The last option we’ll be covering for your database is MongoDB. MongoDB is different from the other databases discussed because it is document-oriented versus column-oriented. When the data fields to be stored may vary between the different elements, a relational or column oriented storage may not be best as there would be a lot of empty columns. This is not necessarily bad to have many empty columns but MongoDB provides a way to just store the only fields that are necessary for the document.

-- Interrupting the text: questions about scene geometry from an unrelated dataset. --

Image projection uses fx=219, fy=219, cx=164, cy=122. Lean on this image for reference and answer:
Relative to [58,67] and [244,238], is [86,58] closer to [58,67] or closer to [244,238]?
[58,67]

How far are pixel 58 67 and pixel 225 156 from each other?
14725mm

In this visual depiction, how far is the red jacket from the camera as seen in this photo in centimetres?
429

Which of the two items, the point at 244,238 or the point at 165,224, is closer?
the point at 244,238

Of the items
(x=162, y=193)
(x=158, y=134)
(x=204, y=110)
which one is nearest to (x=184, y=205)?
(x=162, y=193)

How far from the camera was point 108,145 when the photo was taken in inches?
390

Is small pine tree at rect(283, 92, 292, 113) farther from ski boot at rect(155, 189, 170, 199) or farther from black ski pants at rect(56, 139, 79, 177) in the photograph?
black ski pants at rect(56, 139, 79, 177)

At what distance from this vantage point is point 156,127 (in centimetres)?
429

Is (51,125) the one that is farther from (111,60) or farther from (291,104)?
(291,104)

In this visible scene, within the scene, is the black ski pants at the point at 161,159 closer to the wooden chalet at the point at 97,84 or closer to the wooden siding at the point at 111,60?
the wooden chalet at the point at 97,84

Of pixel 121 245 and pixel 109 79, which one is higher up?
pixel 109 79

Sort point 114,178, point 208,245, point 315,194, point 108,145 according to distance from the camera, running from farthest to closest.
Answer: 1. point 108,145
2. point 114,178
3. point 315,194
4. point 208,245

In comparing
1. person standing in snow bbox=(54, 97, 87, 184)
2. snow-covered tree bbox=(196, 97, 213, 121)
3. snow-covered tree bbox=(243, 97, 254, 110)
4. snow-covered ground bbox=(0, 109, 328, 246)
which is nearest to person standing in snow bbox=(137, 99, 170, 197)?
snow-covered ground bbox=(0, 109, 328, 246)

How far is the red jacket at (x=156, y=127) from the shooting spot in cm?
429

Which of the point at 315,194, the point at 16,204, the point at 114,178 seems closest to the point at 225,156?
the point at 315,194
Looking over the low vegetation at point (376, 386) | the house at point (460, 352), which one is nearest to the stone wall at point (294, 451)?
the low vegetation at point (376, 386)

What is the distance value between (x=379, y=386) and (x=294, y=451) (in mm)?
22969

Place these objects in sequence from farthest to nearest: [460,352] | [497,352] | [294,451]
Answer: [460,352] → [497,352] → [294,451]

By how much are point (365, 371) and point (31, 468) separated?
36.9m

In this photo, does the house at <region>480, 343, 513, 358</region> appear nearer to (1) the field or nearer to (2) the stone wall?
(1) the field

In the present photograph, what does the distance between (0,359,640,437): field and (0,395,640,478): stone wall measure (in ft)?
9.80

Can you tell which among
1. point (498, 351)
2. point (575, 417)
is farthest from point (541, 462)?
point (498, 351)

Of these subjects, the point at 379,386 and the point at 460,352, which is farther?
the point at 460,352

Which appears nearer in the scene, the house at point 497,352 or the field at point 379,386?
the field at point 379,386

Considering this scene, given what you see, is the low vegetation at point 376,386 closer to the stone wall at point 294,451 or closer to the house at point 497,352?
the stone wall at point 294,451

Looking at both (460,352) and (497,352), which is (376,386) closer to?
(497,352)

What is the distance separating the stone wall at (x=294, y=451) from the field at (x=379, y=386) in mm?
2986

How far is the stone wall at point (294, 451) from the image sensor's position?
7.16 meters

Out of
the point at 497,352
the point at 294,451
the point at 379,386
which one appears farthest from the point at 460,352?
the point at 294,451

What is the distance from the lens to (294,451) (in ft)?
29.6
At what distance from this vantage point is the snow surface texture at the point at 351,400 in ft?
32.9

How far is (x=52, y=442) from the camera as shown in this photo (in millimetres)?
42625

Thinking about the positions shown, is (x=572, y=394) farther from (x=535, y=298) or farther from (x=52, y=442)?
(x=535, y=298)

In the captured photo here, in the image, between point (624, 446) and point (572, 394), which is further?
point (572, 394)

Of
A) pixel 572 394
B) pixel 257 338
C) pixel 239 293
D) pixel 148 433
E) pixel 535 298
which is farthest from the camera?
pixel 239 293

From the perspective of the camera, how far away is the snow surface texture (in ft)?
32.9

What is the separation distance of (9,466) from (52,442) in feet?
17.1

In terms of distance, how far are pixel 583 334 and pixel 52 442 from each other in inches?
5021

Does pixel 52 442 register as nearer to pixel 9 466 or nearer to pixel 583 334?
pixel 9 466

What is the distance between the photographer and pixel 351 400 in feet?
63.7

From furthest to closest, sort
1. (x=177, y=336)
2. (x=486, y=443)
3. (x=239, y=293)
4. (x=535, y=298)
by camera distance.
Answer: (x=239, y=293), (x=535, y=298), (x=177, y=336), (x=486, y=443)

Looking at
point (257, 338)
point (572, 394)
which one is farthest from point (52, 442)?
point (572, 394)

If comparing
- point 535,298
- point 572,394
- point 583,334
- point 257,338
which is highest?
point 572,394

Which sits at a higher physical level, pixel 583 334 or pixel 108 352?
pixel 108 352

For example, this would be a good option for interview data where, depending on what you ask, fields may become required or other questions may be asked based on that answer. That way there doesn’t need to be a field for each question in the interview but instead one document that represents the entire interview and one can add fields when new questions are asked. For more information look at the MongoDB documentation.
There are many different reasons to choose a different database and this is just a summary of the most important aspects that I use to examine the needs of my client before making any recommendations on a Big Data solution. Using the Cap Theorem is one way to, based on the availability needs or consistency needs of the client, decide if a Big Data solution or if a relational database is needed. Other choices to make are between a relational database like MySQL, column oriented databases like HBase, Accumulo or Cassandra, or document oriented like MongoDB. If security is a concern something like Accumulo with its cell level security may be the best option. Lastly, the amount of writes, and the type of queries should be considered to determine if range-based queries are needed or if fast writes are needed. Answering these questions can help navigate the many different options that are out there to come up with a solution that is right for your specific needs.